WHAT THE EXERCISE ASKS —
Search the data below for the string "interacting". Extract every line that contains it.
=======
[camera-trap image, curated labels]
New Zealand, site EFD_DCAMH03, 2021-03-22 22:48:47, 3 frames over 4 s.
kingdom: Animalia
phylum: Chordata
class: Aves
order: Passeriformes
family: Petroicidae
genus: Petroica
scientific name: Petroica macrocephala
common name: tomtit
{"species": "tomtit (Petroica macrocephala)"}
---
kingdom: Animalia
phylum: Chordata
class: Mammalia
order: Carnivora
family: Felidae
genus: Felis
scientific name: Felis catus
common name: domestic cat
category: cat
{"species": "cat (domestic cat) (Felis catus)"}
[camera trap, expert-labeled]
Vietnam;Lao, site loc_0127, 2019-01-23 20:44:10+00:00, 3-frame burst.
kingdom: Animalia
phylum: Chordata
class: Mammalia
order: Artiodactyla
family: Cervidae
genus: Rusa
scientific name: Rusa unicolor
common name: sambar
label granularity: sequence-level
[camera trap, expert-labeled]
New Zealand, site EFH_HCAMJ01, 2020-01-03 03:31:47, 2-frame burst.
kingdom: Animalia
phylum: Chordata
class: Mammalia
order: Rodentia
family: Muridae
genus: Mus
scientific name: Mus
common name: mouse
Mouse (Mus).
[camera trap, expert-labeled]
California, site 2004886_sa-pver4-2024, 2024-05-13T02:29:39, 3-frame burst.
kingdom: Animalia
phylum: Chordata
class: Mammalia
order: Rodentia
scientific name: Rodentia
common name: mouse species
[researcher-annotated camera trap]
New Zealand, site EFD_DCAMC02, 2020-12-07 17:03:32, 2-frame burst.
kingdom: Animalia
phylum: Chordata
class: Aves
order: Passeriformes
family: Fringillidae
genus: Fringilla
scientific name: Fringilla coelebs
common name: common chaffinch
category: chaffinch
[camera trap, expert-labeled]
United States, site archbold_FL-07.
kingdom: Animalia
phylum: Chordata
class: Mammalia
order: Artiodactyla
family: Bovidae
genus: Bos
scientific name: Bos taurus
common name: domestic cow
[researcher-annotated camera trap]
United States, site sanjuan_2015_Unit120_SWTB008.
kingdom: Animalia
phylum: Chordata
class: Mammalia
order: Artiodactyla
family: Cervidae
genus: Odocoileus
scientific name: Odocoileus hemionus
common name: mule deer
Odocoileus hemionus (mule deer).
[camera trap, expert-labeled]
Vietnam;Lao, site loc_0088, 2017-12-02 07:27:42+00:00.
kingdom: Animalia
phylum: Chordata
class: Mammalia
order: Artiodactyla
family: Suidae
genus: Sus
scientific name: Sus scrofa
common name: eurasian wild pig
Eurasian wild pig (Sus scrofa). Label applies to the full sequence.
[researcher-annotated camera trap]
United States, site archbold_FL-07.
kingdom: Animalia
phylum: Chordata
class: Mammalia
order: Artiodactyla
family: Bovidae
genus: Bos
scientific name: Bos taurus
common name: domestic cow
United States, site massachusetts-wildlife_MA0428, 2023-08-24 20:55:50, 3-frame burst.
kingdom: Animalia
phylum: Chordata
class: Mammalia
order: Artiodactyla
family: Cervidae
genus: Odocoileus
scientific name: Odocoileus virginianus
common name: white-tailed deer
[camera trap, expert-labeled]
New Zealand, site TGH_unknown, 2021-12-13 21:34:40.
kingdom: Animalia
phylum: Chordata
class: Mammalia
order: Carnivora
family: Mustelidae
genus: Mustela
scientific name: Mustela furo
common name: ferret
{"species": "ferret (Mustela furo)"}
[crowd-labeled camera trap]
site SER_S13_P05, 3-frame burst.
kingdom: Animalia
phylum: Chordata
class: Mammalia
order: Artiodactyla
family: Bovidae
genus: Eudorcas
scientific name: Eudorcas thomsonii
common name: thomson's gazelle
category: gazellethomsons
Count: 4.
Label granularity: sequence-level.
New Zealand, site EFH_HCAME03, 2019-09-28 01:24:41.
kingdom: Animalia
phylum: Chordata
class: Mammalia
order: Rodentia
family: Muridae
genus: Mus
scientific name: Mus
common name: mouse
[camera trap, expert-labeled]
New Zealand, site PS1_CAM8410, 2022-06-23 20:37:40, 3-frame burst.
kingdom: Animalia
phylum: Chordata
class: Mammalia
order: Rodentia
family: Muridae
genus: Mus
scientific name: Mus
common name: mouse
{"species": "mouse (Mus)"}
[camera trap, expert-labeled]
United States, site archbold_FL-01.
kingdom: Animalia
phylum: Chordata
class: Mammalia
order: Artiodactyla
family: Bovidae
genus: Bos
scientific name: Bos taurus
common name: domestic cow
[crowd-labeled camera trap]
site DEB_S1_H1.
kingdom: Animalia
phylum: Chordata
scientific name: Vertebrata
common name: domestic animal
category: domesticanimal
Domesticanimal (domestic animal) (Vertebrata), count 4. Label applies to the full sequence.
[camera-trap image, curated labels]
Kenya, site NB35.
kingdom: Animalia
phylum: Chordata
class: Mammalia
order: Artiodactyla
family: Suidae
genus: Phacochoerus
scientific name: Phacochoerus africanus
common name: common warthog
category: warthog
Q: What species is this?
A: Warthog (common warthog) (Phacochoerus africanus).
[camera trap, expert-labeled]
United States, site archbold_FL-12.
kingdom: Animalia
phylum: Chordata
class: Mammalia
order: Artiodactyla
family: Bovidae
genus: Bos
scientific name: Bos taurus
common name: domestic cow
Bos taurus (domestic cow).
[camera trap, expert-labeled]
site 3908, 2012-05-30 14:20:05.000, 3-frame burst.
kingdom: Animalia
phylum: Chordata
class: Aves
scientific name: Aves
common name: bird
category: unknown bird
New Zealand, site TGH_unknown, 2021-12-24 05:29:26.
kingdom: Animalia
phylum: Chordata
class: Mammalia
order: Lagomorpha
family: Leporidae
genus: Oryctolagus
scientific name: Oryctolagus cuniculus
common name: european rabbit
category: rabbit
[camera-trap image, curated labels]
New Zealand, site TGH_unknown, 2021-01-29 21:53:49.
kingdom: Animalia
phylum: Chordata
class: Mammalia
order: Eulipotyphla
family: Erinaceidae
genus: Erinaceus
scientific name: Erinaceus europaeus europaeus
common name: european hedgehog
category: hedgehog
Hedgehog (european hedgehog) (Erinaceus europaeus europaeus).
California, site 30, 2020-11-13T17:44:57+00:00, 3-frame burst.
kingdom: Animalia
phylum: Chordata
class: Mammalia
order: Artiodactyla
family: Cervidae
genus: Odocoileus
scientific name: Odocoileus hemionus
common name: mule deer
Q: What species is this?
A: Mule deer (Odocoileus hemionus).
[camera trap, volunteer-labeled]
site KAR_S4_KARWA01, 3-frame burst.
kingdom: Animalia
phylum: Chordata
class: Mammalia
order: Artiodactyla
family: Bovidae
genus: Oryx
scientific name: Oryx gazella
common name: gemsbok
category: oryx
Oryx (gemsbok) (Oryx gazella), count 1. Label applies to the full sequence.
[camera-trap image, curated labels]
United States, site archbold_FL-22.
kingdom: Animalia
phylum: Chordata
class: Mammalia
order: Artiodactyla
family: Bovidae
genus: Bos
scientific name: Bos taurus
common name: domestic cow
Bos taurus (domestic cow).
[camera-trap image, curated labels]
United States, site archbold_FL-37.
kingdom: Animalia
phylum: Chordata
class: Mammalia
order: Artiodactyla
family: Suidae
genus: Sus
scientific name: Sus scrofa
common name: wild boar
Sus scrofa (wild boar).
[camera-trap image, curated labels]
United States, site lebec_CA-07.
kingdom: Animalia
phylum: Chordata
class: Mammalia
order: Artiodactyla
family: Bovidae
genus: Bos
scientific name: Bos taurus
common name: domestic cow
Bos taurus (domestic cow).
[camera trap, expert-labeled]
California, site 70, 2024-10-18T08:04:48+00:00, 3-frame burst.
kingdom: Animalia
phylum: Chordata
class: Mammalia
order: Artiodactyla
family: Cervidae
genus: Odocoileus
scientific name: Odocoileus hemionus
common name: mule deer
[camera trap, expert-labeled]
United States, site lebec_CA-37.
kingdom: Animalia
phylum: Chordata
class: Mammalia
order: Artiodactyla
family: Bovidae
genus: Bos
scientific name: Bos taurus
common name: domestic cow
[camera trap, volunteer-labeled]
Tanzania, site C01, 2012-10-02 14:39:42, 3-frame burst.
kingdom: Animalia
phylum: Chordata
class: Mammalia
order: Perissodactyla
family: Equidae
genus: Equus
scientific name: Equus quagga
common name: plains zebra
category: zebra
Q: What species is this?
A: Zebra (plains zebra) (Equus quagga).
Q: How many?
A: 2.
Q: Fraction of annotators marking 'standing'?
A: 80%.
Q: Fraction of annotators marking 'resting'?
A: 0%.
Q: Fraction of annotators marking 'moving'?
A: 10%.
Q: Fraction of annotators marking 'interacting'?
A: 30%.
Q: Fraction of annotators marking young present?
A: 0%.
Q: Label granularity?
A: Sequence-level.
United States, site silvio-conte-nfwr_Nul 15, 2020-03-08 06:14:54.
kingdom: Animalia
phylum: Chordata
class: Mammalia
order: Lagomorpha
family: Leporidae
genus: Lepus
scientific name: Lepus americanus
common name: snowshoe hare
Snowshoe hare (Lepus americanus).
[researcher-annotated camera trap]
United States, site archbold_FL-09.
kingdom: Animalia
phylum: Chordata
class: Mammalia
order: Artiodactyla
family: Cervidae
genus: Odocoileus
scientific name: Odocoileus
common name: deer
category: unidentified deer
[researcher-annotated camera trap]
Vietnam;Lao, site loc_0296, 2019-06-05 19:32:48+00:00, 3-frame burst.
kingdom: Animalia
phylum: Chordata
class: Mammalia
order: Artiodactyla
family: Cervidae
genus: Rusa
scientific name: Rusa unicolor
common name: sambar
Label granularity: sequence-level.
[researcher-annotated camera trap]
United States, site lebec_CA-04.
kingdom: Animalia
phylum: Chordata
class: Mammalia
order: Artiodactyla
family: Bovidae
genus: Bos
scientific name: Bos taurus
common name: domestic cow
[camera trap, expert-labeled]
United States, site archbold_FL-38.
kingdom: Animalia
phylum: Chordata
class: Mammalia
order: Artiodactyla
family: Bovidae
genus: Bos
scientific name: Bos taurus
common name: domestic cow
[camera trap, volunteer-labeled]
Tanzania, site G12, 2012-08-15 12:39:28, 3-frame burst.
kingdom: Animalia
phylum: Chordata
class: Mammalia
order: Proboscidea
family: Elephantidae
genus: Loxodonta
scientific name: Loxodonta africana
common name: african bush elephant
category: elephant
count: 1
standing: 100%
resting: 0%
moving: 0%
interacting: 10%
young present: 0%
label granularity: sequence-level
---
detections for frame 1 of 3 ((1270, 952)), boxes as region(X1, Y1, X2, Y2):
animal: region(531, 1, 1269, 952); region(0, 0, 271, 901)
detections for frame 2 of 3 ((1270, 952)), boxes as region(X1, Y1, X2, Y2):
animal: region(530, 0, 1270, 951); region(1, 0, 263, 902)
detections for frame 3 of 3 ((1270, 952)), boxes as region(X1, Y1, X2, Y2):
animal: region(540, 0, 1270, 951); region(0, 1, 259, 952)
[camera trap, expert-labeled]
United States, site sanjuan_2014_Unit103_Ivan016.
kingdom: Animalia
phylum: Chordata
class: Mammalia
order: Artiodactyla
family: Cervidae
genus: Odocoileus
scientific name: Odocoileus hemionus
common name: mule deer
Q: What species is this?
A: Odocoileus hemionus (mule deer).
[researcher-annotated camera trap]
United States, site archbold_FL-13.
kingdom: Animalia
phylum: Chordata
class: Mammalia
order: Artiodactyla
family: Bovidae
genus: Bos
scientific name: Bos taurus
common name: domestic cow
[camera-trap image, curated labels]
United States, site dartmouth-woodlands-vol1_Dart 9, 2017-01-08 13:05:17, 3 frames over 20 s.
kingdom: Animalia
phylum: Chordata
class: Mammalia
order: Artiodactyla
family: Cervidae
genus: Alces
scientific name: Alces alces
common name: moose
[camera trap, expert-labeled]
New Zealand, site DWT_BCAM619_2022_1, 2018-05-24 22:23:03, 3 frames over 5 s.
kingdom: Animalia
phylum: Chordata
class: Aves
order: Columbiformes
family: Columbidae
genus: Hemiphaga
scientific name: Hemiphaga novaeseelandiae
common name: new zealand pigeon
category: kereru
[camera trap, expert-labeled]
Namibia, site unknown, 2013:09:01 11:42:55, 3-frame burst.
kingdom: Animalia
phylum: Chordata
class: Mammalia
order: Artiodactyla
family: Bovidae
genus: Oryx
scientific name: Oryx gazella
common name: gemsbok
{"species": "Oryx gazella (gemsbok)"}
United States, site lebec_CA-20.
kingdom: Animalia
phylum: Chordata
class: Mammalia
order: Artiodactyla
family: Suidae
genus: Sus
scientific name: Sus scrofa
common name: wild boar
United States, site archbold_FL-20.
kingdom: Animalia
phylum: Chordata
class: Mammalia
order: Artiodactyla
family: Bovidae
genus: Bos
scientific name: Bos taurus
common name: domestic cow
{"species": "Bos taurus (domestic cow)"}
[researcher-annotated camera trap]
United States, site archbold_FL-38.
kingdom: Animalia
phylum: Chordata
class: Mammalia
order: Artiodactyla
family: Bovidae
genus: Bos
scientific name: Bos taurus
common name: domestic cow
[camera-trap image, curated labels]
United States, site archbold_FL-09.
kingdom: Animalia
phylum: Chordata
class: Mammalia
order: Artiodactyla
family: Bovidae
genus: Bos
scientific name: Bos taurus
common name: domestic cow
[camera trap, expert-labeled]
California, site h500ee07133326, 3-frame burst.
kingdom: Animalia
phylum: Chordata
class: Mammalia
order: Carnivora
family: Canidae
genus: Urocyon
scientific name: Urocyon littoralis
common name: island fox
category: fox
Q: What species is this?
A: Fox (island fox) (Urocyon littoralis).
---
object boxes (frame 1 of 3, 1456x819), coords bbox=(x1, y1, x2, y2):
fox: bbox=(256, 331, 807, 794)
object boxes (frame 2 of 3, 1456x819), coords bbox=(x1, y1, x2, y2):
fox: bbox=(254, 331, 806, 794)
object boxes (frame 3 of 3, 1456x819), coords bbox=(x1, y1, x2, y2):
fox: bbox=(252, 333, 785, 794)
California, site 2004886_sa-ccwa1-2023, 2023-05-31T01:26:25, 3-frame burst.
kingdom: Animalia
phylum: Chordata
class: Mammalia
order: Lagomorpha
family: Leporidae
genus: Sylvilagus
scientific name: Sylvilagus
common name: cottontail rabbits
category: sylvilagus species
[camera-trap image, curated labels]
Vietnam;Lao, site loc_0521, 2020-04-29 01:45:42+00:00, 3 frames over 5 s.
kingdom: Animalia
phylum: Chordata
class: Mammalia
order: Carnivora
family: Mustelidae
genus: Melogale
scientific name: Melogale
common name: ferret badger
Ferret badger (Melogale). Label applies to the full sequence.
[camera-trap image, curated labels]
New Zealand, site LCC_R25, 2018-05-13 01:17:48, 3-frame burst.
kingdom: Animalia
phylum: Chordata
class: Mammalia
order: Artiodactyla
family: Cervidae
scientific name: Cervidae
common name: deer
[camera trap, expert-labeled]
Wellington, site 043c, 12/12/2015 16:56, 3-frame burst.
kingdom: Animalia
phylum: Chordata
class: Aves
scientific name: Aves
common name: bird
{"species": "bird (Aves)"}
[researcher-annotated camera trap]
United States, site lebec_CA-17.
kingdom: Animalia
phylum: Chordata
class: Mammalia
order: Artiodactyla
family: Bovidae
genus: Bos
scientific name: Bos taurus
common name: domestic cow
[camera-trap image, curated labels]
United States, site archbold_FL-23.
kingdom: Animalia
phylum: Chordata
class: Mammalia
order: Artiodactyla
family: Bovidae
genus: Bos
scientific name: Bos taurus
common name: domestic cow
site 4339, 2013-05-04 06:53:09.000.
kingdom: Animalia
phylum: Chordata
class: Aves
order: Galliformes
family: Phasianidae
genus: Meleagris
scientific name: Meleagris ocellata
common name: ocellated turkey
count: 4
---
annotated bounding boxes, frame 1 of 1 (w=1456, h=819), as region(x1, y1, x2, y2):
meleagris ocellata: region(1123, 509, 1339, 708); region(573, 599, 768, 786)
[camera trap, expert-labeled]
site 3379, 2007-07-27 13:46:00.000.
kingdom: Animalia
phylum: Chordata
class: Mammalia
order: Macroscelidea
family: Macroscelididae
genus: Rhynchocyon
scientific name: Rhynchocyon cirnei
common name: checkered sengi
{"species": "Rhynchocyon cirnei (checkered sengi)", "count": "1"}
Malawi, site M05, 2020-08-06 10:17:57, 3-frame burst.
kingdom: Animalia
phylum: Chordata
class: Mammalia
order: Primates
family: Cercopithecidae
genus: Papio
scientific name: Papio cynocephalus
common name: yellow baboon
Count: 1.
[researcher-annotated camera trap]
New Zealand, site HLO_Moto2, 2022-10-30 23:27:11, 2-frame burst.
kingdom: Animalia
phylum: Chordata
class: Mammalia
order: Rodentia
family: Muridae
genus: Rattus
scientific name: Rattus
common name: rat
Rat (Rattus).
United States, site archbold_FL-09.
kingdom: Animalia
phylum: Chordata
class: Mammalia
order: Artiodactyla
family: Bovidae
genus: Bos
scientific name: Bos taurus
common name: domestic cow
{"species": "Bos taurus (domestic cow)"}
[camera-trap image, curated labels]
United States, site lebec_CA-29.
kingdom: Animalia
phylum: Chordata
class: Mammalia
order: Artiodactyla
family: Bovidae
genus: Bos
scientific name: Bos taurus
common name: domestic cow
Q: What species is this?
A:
=======
OUTPUT FOR THIS TASK —
Q: Fraction of annotators marking 'interacting'?
interacting: 10%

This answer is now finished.